**To do:**
Among the entries below, one line contains "Un Peuple-Un But-Une Foi" and another contains "CONTRATS DE PARTENARIAT PUBLIC-PRIVE". Transcribe those two lines and every line between them, exactly.

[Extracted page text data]
——————————

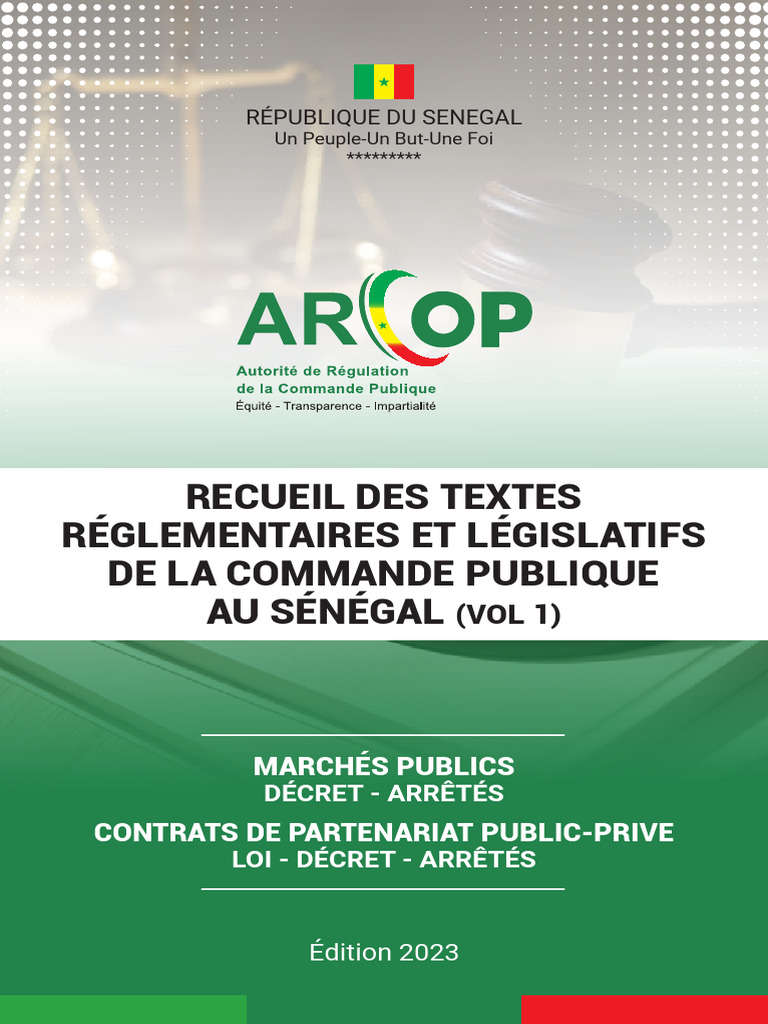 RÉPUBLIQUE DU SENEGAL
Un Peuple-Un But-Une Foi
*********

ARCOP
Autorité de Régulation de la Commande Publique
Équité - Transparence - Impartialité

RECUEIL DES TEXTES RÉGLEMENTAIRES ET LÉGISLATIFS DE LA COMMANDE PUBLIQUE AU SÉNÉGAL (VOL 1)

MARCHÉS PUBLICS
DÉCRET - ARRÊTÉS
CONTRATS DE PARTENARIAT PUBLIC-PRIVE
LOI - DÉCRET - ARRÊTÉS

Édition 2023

——————————

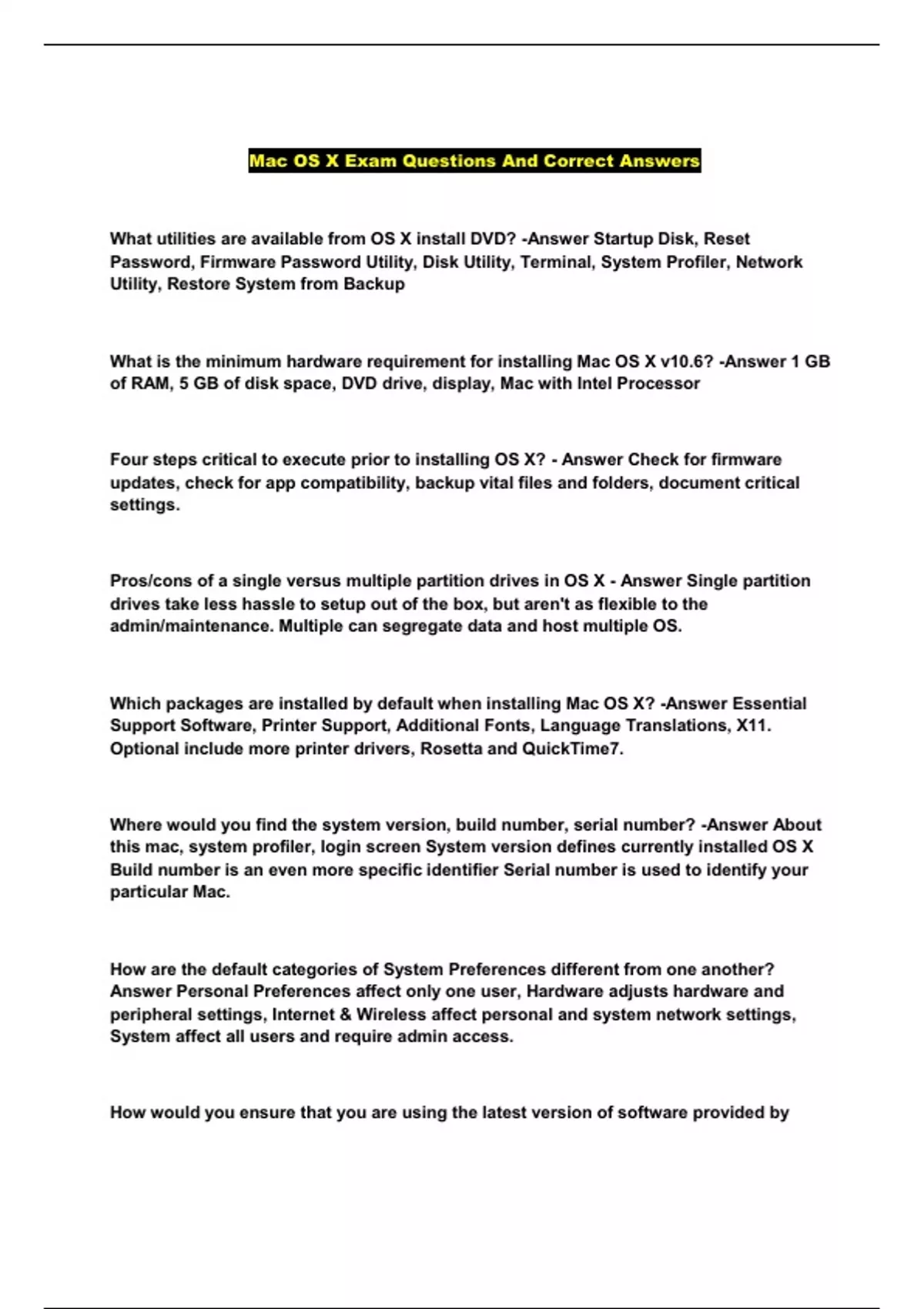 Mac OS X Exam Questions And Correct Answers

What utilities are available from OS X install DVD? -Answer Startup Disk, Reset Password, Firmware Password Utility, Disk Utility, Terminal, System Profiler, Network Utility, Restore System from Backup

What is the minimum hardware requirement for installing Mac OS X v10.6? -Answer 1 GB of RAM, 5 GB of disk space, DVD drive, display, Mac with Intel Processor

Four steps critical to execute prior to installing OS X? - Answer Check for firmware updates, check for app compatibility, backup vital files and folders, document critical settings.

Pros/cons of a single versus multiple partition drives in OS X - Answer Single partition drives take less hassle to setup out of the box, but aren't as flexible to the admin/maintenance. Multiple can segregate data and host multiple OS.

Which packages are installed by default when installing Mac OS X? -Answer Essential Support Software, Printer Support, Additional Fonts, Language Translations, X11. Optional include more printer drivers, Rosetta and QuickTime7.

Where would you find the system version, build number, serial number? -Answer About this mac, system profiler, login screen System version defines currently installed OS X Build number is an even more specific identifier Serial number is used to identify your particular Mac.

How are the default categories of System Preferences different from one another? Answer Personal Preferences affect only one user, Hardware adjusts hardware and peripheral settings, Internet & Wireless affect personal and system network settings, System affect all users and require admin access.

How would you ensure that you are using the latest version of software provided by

——————————

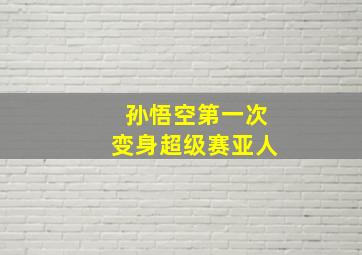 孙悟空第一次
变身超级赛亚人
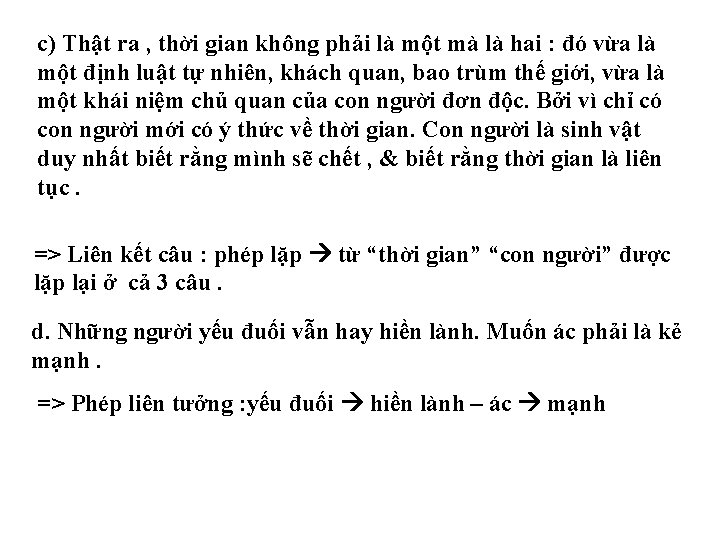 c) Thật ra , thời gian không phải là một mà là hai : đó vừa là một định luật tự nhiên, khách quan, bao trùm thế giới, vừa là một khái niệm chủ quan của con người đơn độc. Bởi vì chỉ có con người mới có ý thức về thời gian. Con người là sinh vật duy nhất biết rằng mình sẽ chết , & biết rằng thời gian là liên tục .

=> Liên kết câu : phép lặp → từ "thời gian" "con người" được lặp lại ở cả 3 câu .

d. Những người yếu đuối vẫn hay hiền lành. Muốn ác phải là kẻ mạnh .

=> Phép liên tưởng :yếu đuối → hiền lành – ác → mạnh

——————————

**Response:**
Un Peuple-Un But-Une Foi
*********

ARCOP
Autorité de Régulation de la Commande Publique
Équité - Transparence - Impartialité

RECUEIL DES TEXTES RÉGLEMENTAIRES ET LÉGISLATIFS DE LA COMMANDE PUBLIQUE AU SÉNÉGAL (VOL 1)

MARCHÉS PUBLICS
DÉCRET - ARRÊTÉS
CONTRATS DE PARTENARIAT PUBLIC-PRIVE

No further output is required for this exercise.